Daily power cuts would happen in 4-hour stints. At 7pm, the power would go and with it television and internet access, something that contributed to an enduring feeling of helplessness for many. People worried about getting enough home heating oil and natural gas for cooking, with the price of both items rocketing 400% in 2011. What’s happening today across Europe because of the coronavirus feels very similar.

Even now, Syrians find themselves burdened by the current crisis. Workers in the country’s vast and overstretched public sector have been told to stay at home, much like many other countries where the virus has taken hold.

For Syrians, however, a lack of adequate residential internet infrastructure, including high-speed internet, means they are unable to continue working and earning a full salary. Even for those with good internet service, the archaic nature of the public system means that remote working in Syria can’t operate as efficiently as in other countries.

What’s more, while governments in many developed countries have tabled packages such as mortgage and tax relief and issuing cheques for people who can’t get to work, in Syria no such measures are likely to come to pass.

Across Syria, schools have been closed until at least April 2; nightclubs, wedding halls, even public parks and citizens’ service centres have been ordered to close.

As of March 16, 134 Syrian citizens having returned from overseas, had been quarantined at a facility outside Damascus. The Syrian government’s efforts at stopping the spread of the virus were mostly limited to disinfecting public transport vehicles and operating cleaning measures at Damascus International Airport.

One of the only countries with direct flights to Syria is Iran — a major epicentre of the coronavirus crisis with tens of thousands of infections likely and hundreds dead.

Despite this, Syrian Health Minister Nizar Yazaji claimed there are no cases of the virus in Syria. The World Health Organisation’s office in Damascus said it “assesses the risk (of a coronavirus outbreak) is very high in Syria… The government of Syria is working with the available capacities, which are not at all matching countries which are not under conflict.”
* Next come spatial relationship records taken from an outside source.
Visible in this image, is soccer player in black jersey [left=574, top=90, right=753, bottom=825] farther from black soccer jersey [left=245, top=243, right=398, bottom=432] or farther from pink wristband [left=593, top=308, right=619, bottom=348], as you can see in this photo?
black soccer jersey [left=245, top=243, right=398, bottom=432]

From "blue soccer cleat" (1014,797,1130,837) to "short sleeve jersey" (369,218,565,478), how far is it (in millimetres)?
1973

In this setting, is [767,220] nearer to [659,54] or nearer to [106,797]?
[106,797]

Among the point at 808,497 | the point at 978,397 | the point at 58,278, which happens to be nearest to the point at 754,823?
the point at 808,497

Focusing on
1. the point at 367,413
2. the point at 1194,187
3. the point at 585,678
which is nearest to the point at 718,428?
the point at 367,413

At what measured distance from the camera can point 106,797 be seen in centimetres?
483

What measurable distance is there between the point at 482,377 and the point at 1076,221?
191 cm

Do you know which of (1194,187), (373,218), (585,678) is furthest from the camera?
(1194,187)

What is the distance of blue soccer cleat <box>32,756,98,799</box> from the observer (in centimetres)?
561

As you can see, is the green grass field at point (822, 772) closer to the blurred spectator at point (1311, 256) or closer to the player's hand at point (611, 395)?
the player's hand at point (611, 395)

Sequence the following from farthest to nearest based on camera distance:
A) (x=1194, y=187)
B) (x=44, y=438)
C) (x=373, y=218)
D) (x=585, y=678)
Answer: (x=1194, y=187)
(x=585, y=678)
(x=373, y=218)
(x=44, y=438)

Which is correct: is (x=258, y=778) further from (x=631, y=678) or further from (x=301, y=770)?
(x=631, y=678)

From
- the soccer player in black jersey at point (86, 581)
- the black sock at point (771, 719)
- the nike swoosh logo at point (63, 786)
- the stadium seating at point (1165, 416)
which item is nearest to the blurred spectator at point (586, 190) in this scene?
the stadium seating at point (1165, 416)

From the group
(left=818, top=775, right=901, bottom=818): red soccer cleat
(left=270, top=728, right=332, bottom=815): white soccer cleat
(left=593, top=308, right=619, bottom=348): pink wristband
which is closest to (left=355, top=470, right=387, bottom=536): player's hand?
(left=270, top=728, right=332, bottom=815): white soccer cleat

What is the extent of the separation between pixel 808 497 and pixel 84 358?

Equally as incredible is that Syria continues to allow direct flights from Tehran. There have also been multiple reports of doctors treating patients with coronavirus-like symptoms but who are too fearful to report their suspicions to authorities.

Another concern is that, while in 2011 Syria boasted a relatively well-functioning health system, if even wholly ill-prepared to deal with a mass viral outbreak, today that system mostly lies in ruins.

Perhaps the biggest threat in Syria, as pointed out by Human Rights Watch, is the tens of thousands of people arbitrarily detained in dungeon-like conditions for opposing the regime. Their health is in considerable peril.

“The Syrian government maintains that there have been no confirmed cases of coronavirus in Syria thus far but its neighbours have all reported cases and it is clear how catastrophic even one case in Syria’s overcrowded prisons would be,” Human Rights Watch said.

The main difference between the lockdown that much of the world is dealing with and what’s happening in Syria is that, for the wider world, there is light at the end of the tunnel, whenever that may shine. In Syria, it’s simply a case of going from bad to worse.

What’s more, anything that has the potential to rock the boat and cause people to act out of the ordinary — a global viral pandemic, for example — is seen by the Assad regime as a threat to its power and tends to make it very nervous.

So, not only do Syrians have to deal with the global pandemic and all that entails, they are again faced with a regime fearful that people may rise up once more.